* Seitenauszug *
————————
Bankgeheimnis

Rumgeeiere

d'Lëtzebuerger Land vom 10.05.2013

Jetzt scheint das Bankgeheimnis also endgültig tot zu sein. Wobei: Totgesagte leben ja bekanntlich etwas länger. Und so richtig „getötet” wurde es nun auch wieder nicht; die neue Offenheit soll ja nur für Ausländer gelten, die Konten in Luxemburg haben. Es ist auch noch nicht definitiv geklärt, welche Finanzeinkünfte auskunftspflichtig sein sollen.

Das Ende der Schwarzgeldzeit naht. Wer denkt da nicht an die traurig dreinschauenden Damen, die sich vor dem Postgebäude im Bahnhofsviertel die Füße platt stehen mit ihren Erwachet!-Broschüren. Bestimmt werden in den Luxemburger Banken schon seit Jahren ähnliche Prospekte mit anderem Inhalt herumgereicht: Erwachet, das Bankgeheimnis kommt weg! Erwachet, der automatische Informationsaustausch droht! Erwachet, die Erweiterung der Zinsrichtlinie steht vor der Tür!

Bis es so weit ist, wird noch ein bisschen „rumgeeiert”. Warum ich das schreibe? Nehmen wir die KBL, die sich heute KBL European Private Bankers nennt. Lange Zeit wurde nicht kommuniziert, man wusste auch, warum. Der interessierte Leser erinnert sich an die KB-Lux Affäre, bei der es um gestohlene Bankkontenangaben wohlhabender belgischer Kunden ging. Der Prozess wurde schließlich eingestellt, weil es noch Länder gibt – Deutschland gehört nicht dazu –, in denen man mit Diebesgut (die Kundenlisten hatten in der Tat auf unrechtmäßige Art den Besitzer gewechselt) keinen Prozess gewinnen kann. Zuletzt geriet die Bank in die Schlagzeilen, als sie nach langem Hin und Her von der katarischen Precision Capital aufgekauft wurde.
————————
* Bereitgestellte Auflistung *

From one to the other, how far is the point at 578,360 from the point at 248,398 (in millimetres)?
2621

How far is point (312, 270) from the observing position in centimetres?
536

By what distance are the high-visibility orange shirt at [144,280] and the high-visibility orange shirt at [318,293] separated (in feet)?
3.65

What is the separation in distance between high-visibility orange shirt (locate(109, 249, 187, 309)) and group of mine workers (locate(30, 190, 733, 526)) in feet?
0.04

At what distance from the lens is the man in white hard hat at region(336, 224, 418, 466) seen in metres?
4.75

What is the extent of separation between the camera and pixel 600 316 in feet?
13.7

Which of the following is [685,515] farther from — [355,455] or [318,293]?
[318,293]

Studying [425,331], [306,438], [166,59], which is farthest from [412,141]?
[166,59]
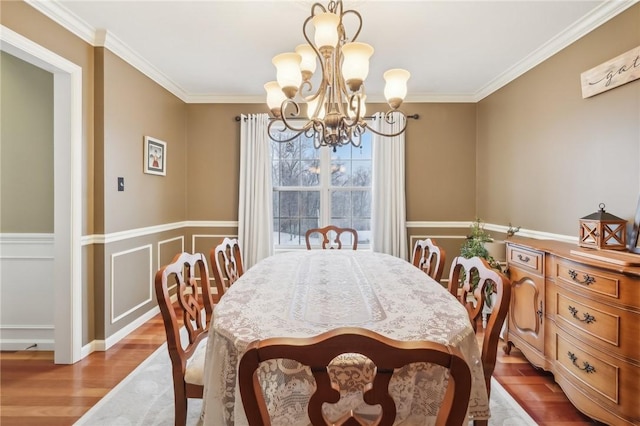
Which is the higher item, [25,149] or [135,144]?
[135,144]

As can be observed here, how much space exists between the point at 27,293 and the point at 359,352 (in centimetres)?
322

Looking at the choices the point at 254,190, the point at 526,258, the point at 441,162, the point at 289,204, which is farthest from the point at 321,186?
the point at 526,258

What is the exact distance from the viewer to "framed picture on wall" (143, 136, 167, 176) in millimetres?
3182

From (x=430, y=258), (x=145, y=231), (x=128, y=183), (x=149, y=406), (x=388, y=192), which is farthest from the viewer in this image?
(x=388, y=192)

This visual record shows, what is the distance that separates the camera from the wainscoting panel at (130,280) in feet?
8.94

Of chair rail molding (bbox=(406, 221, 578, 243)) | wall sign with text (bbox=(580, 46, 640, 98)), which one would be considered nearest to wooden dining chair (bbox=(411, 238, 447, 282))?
chair rail molding (bbox=(406, 221, 578, 243))

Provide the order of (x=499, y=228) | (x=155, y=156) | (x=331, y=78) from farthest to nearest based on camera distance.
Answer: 1. (x=499, y=228)
2. (x=155, y=156)
3. (x=331, y=78)

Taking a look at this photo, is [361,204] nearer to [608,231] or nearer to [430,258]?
[430,258]

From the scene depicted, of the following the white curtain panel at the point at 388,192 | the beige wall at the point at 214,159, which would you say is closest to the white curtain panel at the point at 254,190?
the beige wall at the point at 214,159

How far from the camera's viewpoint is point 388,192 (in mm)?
3916

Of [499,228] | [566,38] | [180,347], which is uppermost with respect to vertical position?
[566,38]

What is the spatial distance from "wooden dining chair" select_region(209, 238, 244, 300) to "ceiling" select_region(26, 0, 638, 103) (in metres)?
1.64

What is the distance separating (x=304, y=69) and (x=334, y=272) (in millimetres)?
1301

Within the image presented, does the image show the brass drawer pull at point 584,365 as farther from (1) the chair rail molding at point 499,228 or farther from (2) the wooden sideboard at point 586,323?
(1) the chair rail molding at point 499,228
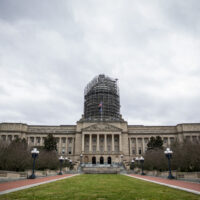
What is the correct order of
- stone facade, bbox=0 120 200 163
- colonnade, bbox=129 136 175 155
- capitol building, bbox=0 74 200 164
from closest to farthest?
stone facade, bbox=0 120 200 163
capitol building, bbox=0 74 200 164
colonnade, bbox=129 136 175 155

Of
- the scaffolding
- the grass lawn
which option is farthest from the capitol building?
the grass lawn

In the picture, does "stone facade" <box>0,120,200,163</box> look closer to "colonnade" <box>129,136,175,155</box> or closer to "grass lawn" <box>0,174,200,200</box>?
"colonnade" <box>129,136,175,155</box>

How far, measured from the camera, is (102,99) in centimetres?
9381

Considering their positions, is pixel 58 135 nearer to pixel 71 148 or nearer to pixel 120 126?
pixel 71 148

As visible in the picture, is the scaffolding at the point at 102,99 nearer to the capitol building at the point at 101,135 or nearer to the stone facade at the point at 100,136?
the capitol building at the point at 101,135

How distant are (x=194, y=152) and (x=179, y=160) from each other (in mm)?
3591

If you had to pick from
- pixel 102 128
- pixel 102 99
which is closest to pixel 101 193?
pixel 102 128

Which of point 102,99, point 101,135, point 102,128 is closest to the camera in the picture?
point 102,128

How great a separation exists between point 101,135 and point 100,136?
1.22 metres

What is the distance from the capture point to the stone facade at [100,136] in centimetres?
7831

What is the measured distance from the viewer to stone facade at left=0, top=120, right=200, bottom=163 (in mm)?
78312

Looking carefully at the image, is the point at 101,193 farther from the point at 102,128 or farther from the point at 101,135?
the point at 101,135

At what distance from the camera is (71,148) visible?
277ft

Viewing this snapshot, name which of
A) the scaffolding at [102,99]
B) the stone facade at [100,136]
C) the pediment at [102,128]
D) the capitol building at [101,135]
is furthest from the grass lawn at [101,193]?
the scaffolding at [102,99]
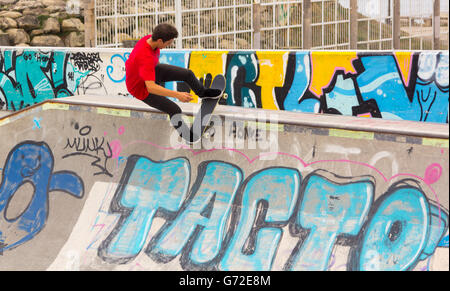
————————
* Ziel der Aufgabe *
Beantworten Sie anhand des Seitenauszugs zum Bankgeheimnis folgende Fragen:
(a) Für wen soll die neue Offenheit gelten?
(b) Wo stehen die Damen mit ihren Erwachet!-Broschüren?
(c) Von wem wurde die KBL aufgekauft?

* Schriftliche Antwort *
(a) Nur für Ausländer, die Konten in Luxemburg haben.
(b) Vor dem Postgebäude im Bahnhofsviertel.
(c) Von der katarischen Precision Capital.